The Reserve Bank of India is expected to maintain its wait-and-watch stance and keep the repo rate at 5.25 per cent in coming meetings as the US-Iran peace agreement reduces geopolitical uncertainty, while it monitors food and fuel price pass-through before acting, BofA Securities said in a note on the June MPC minutes.
BofA Securities said the uncertainty clouding the outlook has eased since the June meeting following the conclusion of the US-Iran peace agreement. This gives the MPC more room to stay data-dependent rather than react to volatile energy prices. RBI Governor Malhotra highlighted that inflation risks have risen due to food and fuel shocks, but with underlying inflation still contained, a wait-and-watch stance remains appropriate.
The brokerage expects the RBI to continue tracking monsoon outcomes and crude trends before considering any change in policy direction.
BofA Securities noted the RBI unanimously maintained the repo rate at 5.25 per cent and retained its neutral policy stance amid a volatile geopolitical backdrop.
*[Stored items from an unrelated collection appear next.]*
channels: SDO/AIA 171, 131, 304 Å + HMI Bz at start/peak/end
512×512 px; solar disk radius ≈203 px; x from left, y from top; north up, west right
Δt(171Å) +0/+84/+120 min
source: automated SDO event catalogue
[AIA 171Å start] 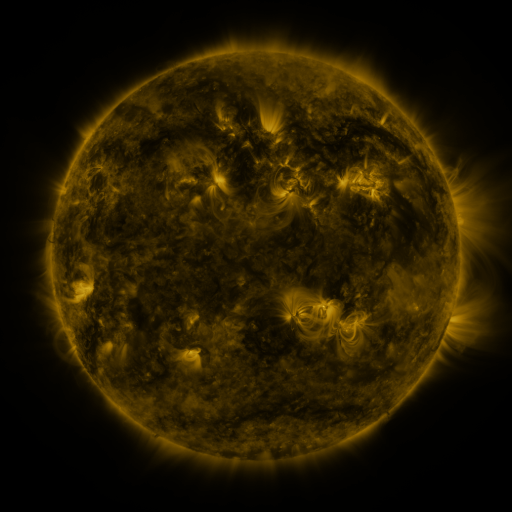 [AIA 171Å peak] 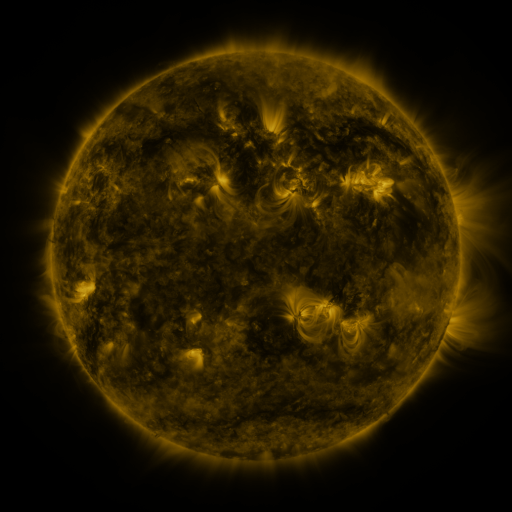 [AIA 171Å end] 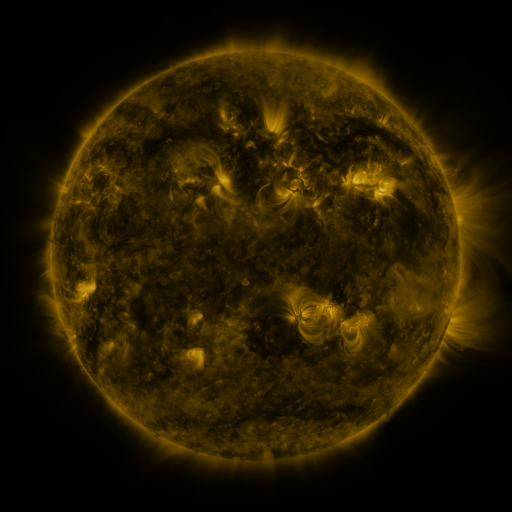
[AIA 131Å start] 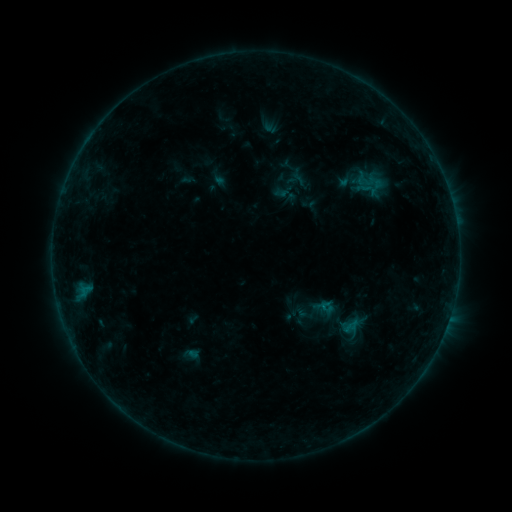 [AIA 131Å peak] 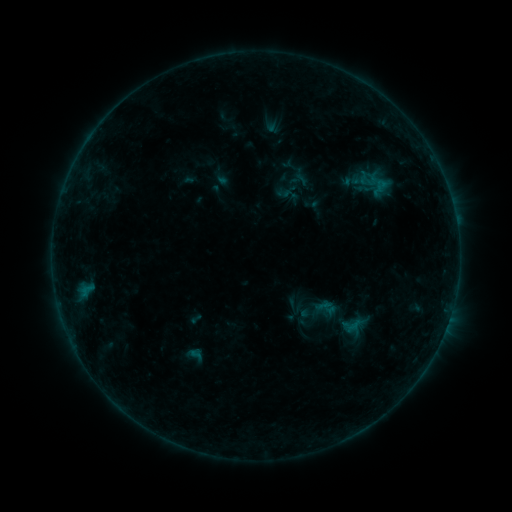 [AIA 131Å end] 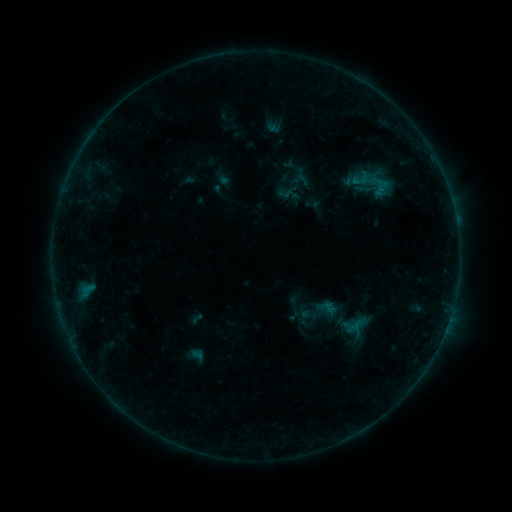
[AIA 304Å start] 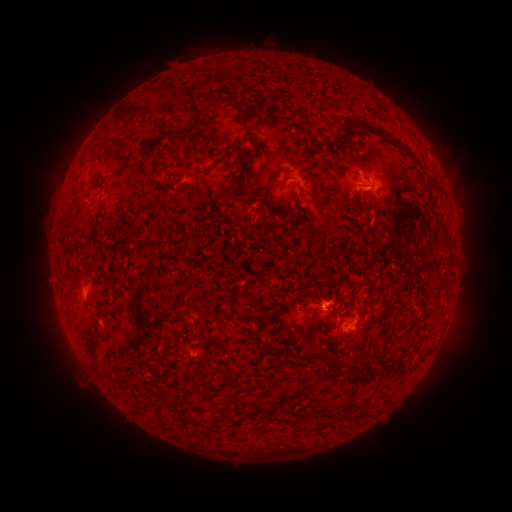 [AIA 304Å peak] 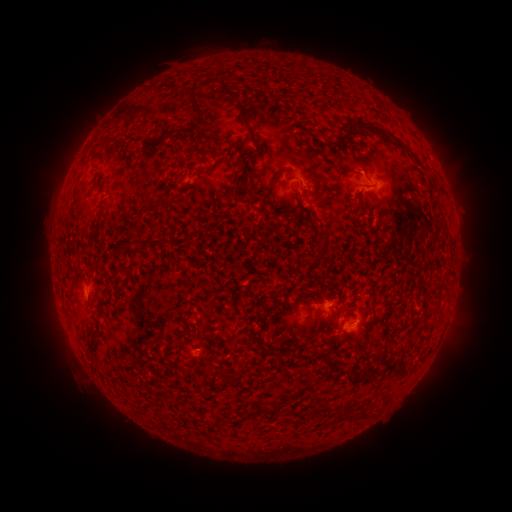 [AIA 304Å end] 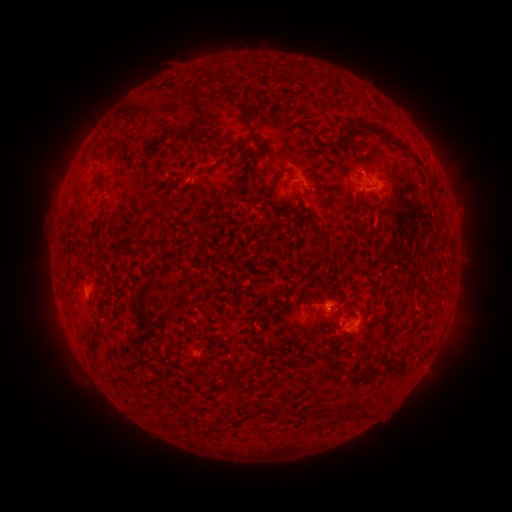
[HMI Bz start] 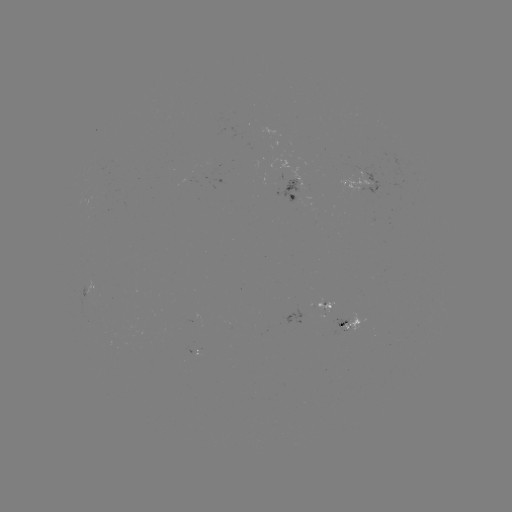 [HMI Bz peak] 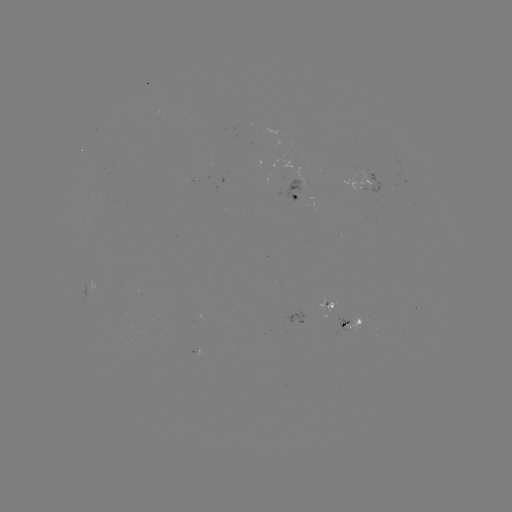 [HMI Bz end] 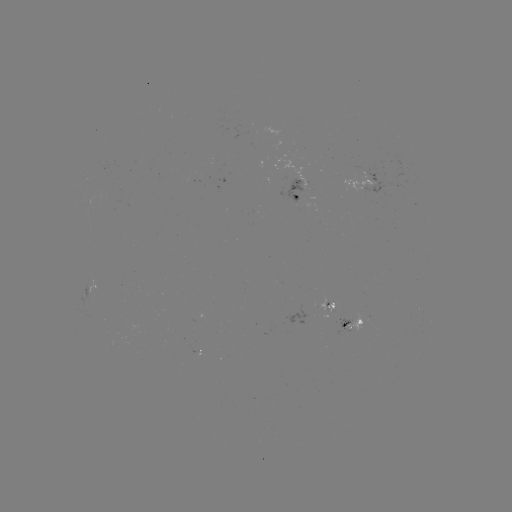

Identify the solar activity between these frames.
emerging-flux region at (329, 308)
The central bank also lowered its FY27 growth forecast by 30bps to 6.6 per cent YoY while raising its inflation projection by 50bps to 5.1 per cent, citing weather-related risks. “The minutes showed unanimous recognition of the volatile economic backdrop and rising inflation risks. However, members noted that underlying inflation has remained contained, with no immediate concerns on second-round effects, making status quo on policy action and a data-dependent approach an appropriate course of action,” BofA Securities said.
Internal members leaned toward caution on premature tightening. Gupta viewed the rise in inflation largely as a supply-side phenomenon driven by energy and imported cost pressures, arguing against a premature policy response. Indranil Bhattacharyya noted that wholesale price pressures have increased, but the transmission to consumer inflation remains incomplete, warranting a cautious and data-dependent approach.
External members echoed the growth-support view. Singh acknowledged the worsening inflation outlook due to external shocks but stressed the need to support growth given still-benign core inflation. Saugata Bhattacharya flagged concern that elevated crude prices could fuel second-round inflationary pressures and further dampen growth, though he did not see a case for immediate tightening. Nagesh Kumar emphasised that while the West Asia conflict complicated the growth-inflation trade-off, India’s strong macroeconomic fundamentals and policy buffers leave it well-positioned to withstand the shock, voting for the status quo.
BofA Securities’ dove-hawk meter for June showed the MPC in a neutral, moderately dovish-to-neutral zone with no shift toward hawkishness from April.